— begin DOCUMENT SEGMENT —
LNDS - Editorial

PROBLEM LINK:

Practice
Contest: Division 1
Contest: Division 2
Contest: Division 3
Contest: Division 4

Author: satyam_343
Tester: apoorv_me
Editorialist: iceknight1093

DIFFICULTY:

2839

PREREQUISITES:

Dynamic programming or divide and conquer, prefix sums

PROBLEM:

Given a binary string S, let f(i, j) denote the length of the longest non-decreasing subsequence of the substring S[i\ldots j].
Find

\sum_{i=1}^N\sum_{j=i}^N f(i, j)

EXPLANATION:

There are a couple of different solutions to this problem, I’ll present two of them below.

Solution 1

\mathcal{O}(N) Dynamic Programming

Let’s define \text{dp}[R] = \sum_{L=1}^R f(L, R).
That is, \text{dp}[R] denotes the sum of lengths of longest non-decreasing subsequences of all subarrays ending at R.
If we can compute \text{dp}[R] for all R, the final answer is just their sum.

First off, if S_R = 1, then \text{dp}[R] = \text{dp}[R-1] + R.
This is because, if S_R = 1, it’s always optimal to use it to extend the LNDS.
Now we only need to deal with S_R = 0.

There are two types of subarrays: those whose LNDS includes the newly added zero, and those that don’t.
Let’s try to find them.

Consider a subarray [L, R] whose LNDS doesn’t include S_R - meaning its LNDS ends with a 1.
— end DOCUMENT SEGMENT —
**EXERCISES**
1. According to the LNDS editorial, why does dp[R] equal dp[R-1] + R when S_R = 1? Answer in one to three sentences.
2. Update the LNDS editorial, starting with "First off, if" and going on through "to find them.", so that "subarrays" is replaced by "substrings".
The records have no role in this work.
— begin RECORDS SHOWN —
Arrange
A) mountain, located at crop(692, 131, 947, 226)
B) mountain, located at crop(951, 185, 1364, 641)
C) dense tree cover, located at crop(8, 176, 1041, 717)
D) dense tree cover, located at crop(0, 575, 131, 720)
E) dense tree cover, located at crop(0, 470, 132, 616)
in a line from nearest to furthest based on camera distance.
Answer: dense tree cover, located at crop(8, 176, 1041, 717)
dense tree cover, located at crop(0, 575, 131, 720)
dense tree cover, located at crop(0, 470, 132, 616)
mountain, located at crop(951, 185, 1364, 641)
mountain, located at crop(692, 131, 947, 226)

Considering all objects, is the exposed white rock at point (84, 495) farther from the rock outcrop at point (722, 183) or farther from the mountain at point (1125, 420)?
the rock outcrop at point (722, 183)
— end RECORDS SHOWN —
**SOLUTIONS BELOW**
1. When S_R = 1, it is always optimal to use that character to extend the longest non-decreasing subsequence.

2.
First off, if S_R = 1, then \text{dp}[R] = \text{dp}[R-1] + R.
This is because, if S_R = 1, it’s always optimal to use it to extend the LNDS.
Now we only need to deal with S_R = 0.

There are two types of substrings: those whose LNDS includes the newly added zero, and those that don’t.
Let’s try to find them.